START Excerpted data

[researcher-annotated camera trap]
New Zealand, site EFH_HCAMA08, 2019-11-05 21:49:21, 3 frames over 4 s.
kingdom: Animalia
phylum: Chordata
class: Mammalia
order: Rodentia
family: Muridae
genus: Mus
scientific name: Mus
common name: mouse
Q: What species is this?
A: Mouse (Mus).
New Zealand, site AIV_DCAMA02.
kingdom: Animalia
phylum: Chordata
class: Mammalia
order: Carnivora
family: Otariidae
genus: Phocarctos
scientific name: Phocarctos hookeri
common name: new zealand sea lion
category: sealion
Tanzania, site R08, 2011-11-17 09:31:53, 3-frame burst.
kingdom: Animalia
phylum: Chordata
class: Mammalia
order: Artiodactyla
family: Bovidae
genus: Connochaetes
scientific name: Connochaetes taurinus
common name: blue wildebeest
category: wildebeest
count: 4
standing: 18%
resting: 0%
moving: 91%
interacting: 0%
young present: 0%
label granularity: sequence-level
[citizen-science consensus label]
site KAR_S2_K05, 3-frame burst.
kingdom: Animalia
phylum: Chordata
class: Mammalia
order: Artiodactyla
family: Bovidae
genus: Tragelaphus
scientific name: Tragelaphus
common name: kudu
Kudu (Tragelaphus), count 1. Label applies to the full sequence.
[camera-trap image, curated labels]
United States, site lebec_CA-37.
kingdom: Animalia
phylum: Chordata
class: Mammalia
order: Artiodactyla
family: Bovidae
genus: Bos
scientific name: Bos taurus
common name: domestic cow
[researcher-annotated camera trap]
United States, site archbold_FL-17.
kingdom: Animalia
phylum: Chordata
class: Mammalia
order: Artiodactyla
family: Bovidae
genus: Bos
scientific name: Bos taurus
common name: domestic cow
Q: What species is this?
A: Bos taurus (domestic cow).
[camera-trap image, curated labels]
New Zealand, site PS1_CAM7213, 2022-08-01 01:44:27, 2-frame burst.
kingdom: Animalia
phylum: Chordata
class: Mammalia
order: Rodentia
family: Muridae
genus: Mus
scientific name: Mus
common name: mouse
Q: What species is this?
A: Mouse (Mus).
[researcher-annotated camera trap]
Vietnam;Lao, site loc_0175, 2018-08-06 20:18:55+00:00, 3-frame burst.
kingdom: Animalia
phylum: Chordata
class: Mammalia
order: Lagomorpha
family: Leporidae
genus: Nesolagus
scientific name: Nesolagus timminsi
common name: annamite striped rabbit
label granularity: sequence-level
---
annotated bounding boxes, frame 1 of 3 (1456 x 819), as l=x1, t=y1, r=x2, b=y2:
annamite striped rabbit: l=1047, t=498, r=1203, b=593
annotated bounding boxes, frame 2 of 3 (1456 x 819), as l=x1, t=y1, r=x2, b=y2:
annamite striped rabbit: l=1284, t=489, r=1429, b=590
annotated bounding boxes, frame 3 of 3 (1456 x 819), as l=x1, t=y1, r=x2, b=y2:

END Excerpted data

== Aim of the exercise ==
Retype each record exactly, leaving nothing out.

== Exercise solution ==
[researcher-annotated camera trap]
New Zealand, site EFH_HCAMA08, 2019-11-05 21:49:21, 3 frames over 4 s.
kingdom: Animalia
phylum: Chordata
class: Mammalia
order: Rodentia
family: Muridae
genus: Mus
scientific name: Mus
common name: mouse
Q: What species is this?
A: Mouse (Mus).
New Zealand, site AIV_DCAMA02.
kingdom: Animalia
phylum: Chordata
class: Mammalia
order: Carnivora
family: Otariidae
genus: Phocarctos
scientific name: Phocarctos hookeri
common name: new zealand sea lion
category: sealion
Tanzania, site R08, 2011-11-17 09:31:53, 3-frame burst.
kingdom: Animalia
phylum: Chordata
class: Mammalia
order: Artiodactyla
family: Bovidae
genus: Connochaetes
scientific name: Connochaetes taurinus
common name: blue wildebeest
category: wildebeest
count: 4
standing: 18%
resting: 0%
moving: 91%
interacting: 0%
young present: 0%
label granularity: sequence-level
[citizen-science consensus label]
site KAR_S2_K05, 3-frame burst.
kingdom: Animalia
phylum: Chordata
class: Mammalia
order: Artiodactyla
family: Bovidae
genus: Tragelaphus
scientific name: Tragelaphus
common name: kudu
Kudu (Tragelaphus), count 1. Label applies to the full sequence.
[camera-trap image, curated labels]
United States, site lebec_CA-37.
kingdom: Animalia
phylum: Chordata
class: Mammalia
order: Artiodactyla
family: Bovidae
genus: Bos
scientific name: Bos taurus
common name: domestic cow
[researcher-annotated camera trap]
United States, site archbold_FL-17.
kingdom: Animalia
phylum: Chordata
class: Mammalia
order: Artiodactyla
family: Bovidae
genus: Bos
scientific name: Bos taurus
common name: domestic cow
Q: What species is this?
A: Bos taurus (domestic cow).
[camera-trap image, curated labels]
New Zealand, site PS1_CAM7213, 2022-08-01 01:44:27, 2-frame burst.
kingdom: Animalia
phylum: Chordata
class: Mammalia
order: Rodentia
family: Muridae
genus: Mus
scientific name: Mus
common name: mouse
Q: What species is this?
A: Mouse (Mus).
[researcher-annotated camera trap]
Vietnam;Lao, site loc_0175, 2018-08-06 20:18:55+00:00, 3-frame burst.
kingdom: Animalia
phylum: Chordata
class: Mammalia
order: Lagomorpha
family: Leporidae
genus: Nesolagus
scientific name: Nesolagus timminsi
common name: annamite striped rabbit
label granularity: sequence-level
---
annotated bounding boxes, frame 1 of 3 (1456 x 819), as l=x1, t=y1, r=x2, b=y2:
annamite striped rabbit: l=1047, t=498, r=1203, b=593
annotated bounding boxes, frame 2 of 3 (1456 x 819), as l=x1, t=y1, r=x2, b=y2:
annamite striped rabbit: l=1284, t=489, r=1429, b=590
annotated bounding boxes, frame 3 of 3 (1456 x 819), as l=x1, t=y1, r=x2, b=y2:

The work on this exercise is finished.